The line with "Easy Spa Кондиционер" and each line following it, up to the final line of the data, should be set down exactly; pictures stay out.

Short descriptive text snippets
+ + + + + + +
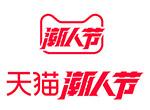 天猫潮人节logo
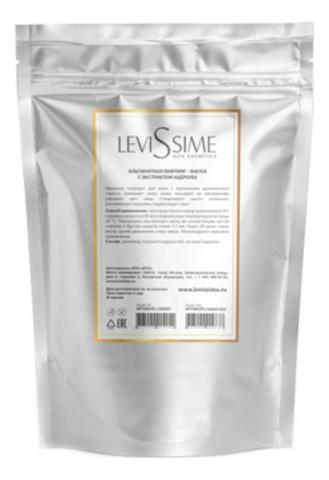 Levissime Algae Mask With Acerola 350g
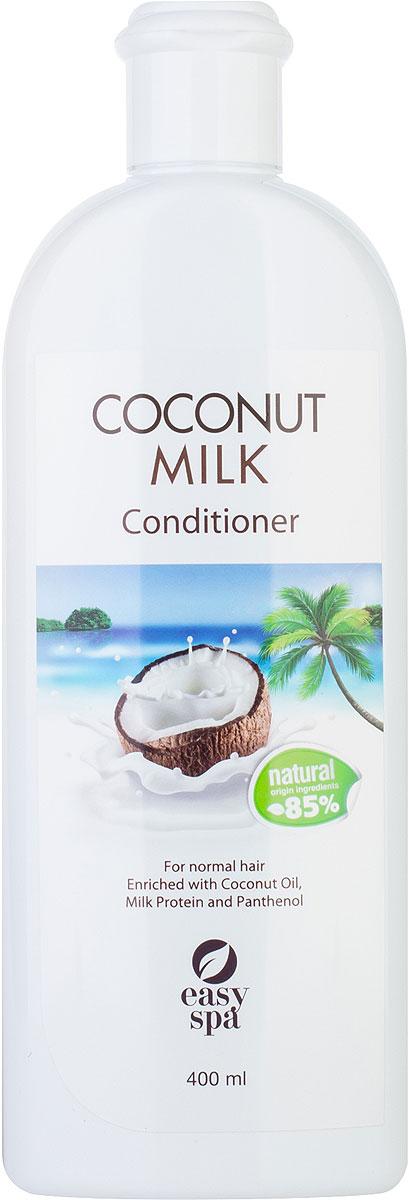 Easy Spa Кондиционер для нормальных волос Coconut Milk, 400 мл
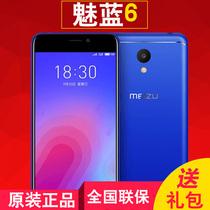 寸大屏6.44手机4G全网通2Max小米Xiaomi分期付款免息正品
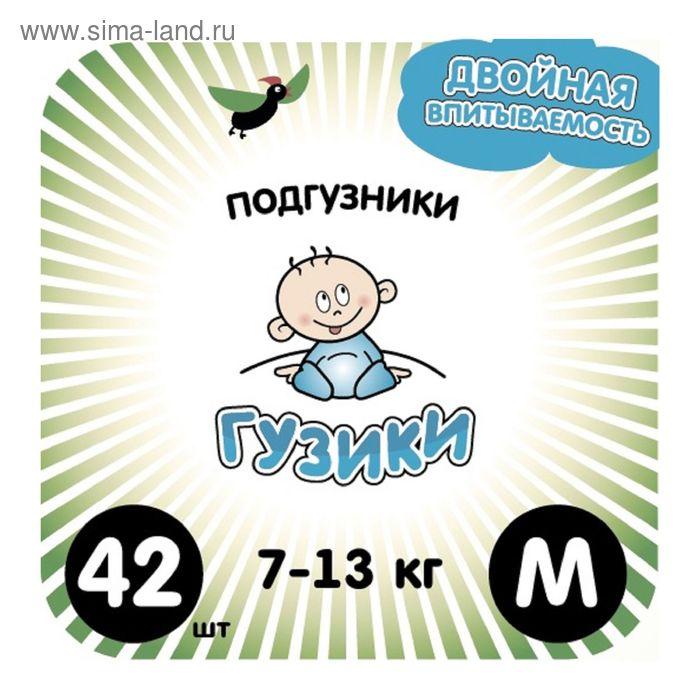 Подгузники Guziki, M, 7-13 кг, 42 шт.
+ + + + + + +
# [Result of this task]
 Easy Spa Кондиционер для нормальных волос Coconut Milk, 400 мл
 寸大屏6.44手机4G全网通2Max小米Xiaomi分期付款免息正品
 Подгузники Guziki, M, 7-13 кг, 42 шт.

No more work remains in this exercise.